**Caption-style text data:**
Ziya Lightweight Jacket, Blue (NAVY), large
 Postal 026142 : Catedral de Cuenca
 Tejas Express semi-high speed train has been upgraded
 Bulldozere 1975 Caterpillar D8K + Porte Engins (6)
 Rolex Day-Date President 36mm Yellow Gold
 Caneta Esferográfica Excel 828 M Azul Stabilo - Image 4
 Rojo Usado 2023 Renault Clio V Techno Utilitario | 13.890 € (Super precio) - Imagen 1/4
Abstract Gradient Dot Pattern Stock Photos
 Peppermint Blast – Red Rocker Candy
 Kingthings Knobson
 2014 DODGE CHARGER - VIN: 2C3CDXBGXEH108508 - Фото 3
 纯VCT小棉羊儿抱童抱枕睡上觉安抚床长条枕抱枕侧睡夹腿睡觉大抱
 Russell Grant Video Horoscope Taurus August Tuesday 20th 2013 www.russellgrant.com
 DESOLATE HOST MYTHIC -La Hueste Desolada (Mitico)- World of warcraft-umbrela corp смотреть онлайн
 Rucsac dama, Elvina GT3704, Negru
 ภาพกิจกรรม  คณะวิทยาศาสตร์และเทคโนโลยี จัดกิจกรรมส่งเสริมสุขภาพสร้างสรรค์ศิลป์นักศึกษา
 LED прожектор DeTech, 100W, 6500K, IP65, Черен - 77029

**Problem:** From the first line of the data above through the line containing "Caneta Esferográfica Excel", repeat each line exactly, and add nothing.

**Your response:**
Ziya Lightweight Jacket, Blue (NAVY), large
 Postal 026142 : Catedral de Cuenca
 Tejas Express semi-high speed train has been upgraded
 Bulldozere 1975 Caterpillar D8K + Porte Engins (6)
 Rolex Day-Date President 36mm Yellow Gold
 Caneta Esferográfica Excel 828 M Azul Stabilo - Image 4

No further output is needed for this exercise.